Sam enlisted in the U.S. Army in September 1948, after completing high school. He completed his basic training at Fort Ord, California and was selected to attend the U.S. Army Command Leadership School on the same base. Upon completion of the Leadership School, he was assigned to Fort Lewis in Washington State, reporting to the 2nd Infantry Division, 23rd Infantry Regiment’s Tank Company. He received further training with the 2nd Infantry Division, by participating in amphibious land warfare training in Hawaii until 1949. After the 2nd Division returned to Fort Lewis, Sam completed additional training in Desert Warfare at the Army’s Yakima Firing Range in Yakima, Washington. By this time Sam had completed enough training to be designated a Tank Commander.
During the spring of 1950, Sam was assigned to the Republic of South Korea and became part of the cadre for the training of the South Korean Army, the KMAG, (Korean Military Advisory Group). While Sam was en route on the high seas to his new post, the Korean War broke out in full military force. He landed in Japan, and spent an overnighter in Pusan, Korea, where his orders were changed. He was assigned to the first combat division that engaged the North Korean Army, with the 24th Infantry Division, (19th Infantry Regiment). His outfit had no serviceable tanks so Sam was assigned as a squad leader in “C” Company, 19th Infantry Division. He participated in combat in numerous battles along the Taejon-Taegue-Pusan Corridor that was nothing more than a dirt surface highway that usually ran through mountainous terrain. He also participated in what was to become known as the “Battle of the Pusan Perimeter” that was a “Last Ditch Stand” to provide the American Forces time to join in the war. Fortunately, the “Pusan Perimeter” held up! Sam’s unit was separated from his outfit for nearly 8 days and they subsisted on native food and water during that battle.

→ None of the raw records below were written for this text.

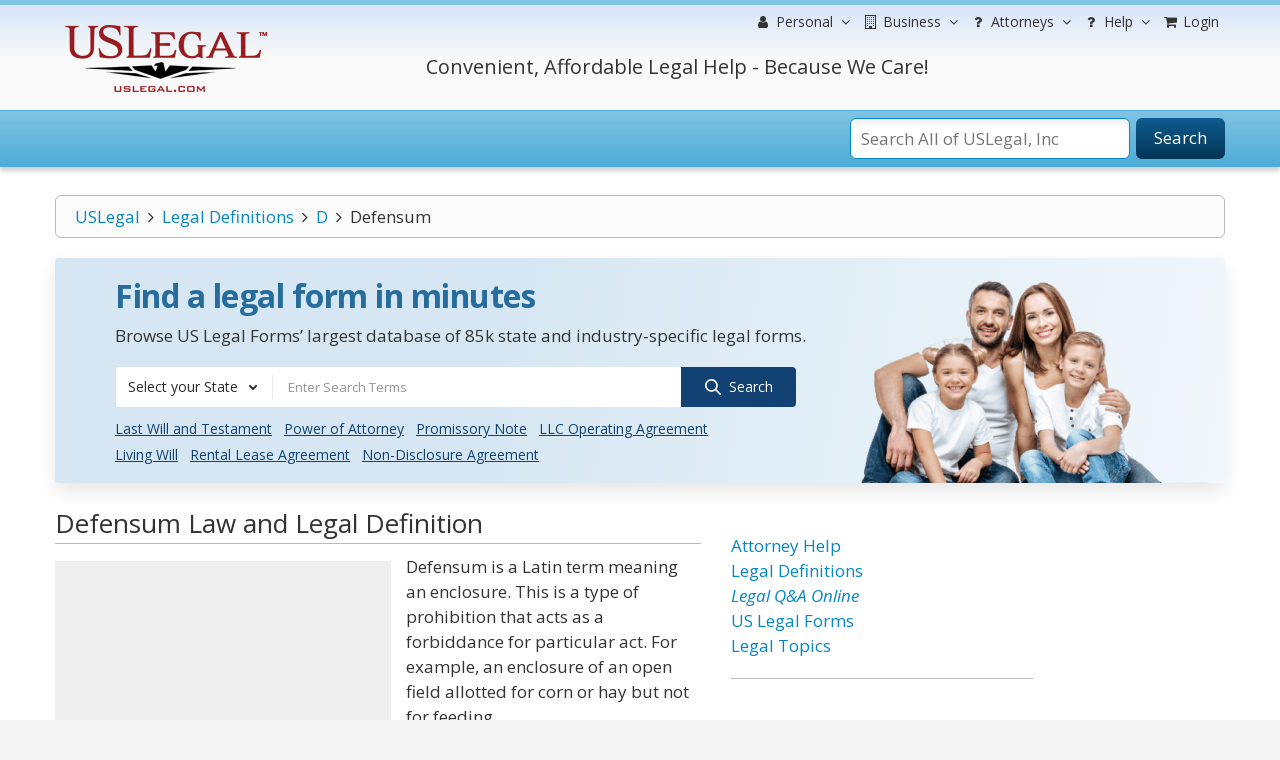

--- FILE ---
content_type: text/html; charset=utf-8
request_url: https://www.google.com/recaptcha/api2/aframe
body_size: -87
content:
<!DOCTYPE HTML><html><head><meta http-equiv="content-type" content="text/html; charset=UTF-8"></head><body><script nonce="cSqXNUvuEMf1747qZoXu8g">/** Anti-fraud and anti-abuse applications only. See google.com/recaptcha */ try{var clients={'sodar':'https://pagead2.googlesyndication.com/pagead/sodar?'};window.addEventListener("message",function(a){try{if(a.source===window.parent){var b=JSON.parse(a.data);var c=clients[b['id']];if(c){var d=document.createElement('img');d.src=c+b['params']+'&rc='+(localStorage.getItem("rc::a")?sessionStorage.getItem("rc::b"):"");window.document.body.appendChild(d);sessionStorage.setItem("rc::e",parseInt(sessionStorage.getItem("rc::e")||0)+1);localStorage.setItem("rc::h",'1769262682144');}}}catch(b){}});window.parent.postMessage("_grecaptcha_ready", "*");}catch(b){}</script></body></html>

During the battle of Chinju-Masan, Sergeant Sam Hill was wounded. He was evacuated from a field hospital to Pusan Army Hospital, and then transferred to a British Hospital Ship named the H.M.S. Maine II. The ship docked at Osaka, Japan where Sam was transferred to the U.S. Air Force Hospital. From there, he was sent by medical train to the Tokyo Army Hospital, and then the 369th Station Hospital, also in Tokyo. After five (5) weeks of hospitalization, Sam was transferred to Camp Drake, Japan, which was a Replacement Depot, and served there as a Battalion Sergeant Major. Sam was due to be discharged in September 1951, but his service was extended for one more year. He was finally rotated to the United States in June, 1952, and released as Regular Army Sergeant First Class.
Sam’s mother Essie had moved to Fresno, California, so he enrolled at Reedley College in Reedley, California in 1952. There he met Janet Taul, who was Reedley’s Fiesta Princess. He went on to
Fresno State College in Fresno, graduating in 1957, and then to Santa Clara University Law School, completing his law degree in 1960. Sam and Janet were married in Las Vegas, Nevada and have three boys and one girl. Sam practiced law in Fresno for over forty-two years before retiring. With some of his free time he volunteers as a docent at the Veterans Memorial Museum “Home of the Legion of Valor” where he enjoys meeting fellow veterans and visitors.